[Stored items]
════════════════

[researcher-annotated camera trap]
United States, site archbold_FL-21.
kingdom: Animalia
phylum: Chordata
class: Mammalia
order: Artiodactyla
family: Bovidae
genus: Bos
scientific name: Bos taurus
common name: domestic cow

════════════════

Every entry should be duplicated exactly as written.

▶ [Reply]:
[researcher-annotated camera trap]
United States, site archbold_FL-21.
kingdom: Animalia
phylum: Chordata
class: Mammalia
order: Artiodactyla
family: Bovidae
genus: Bos
scientific name: Bos taurus
common name: domestic cow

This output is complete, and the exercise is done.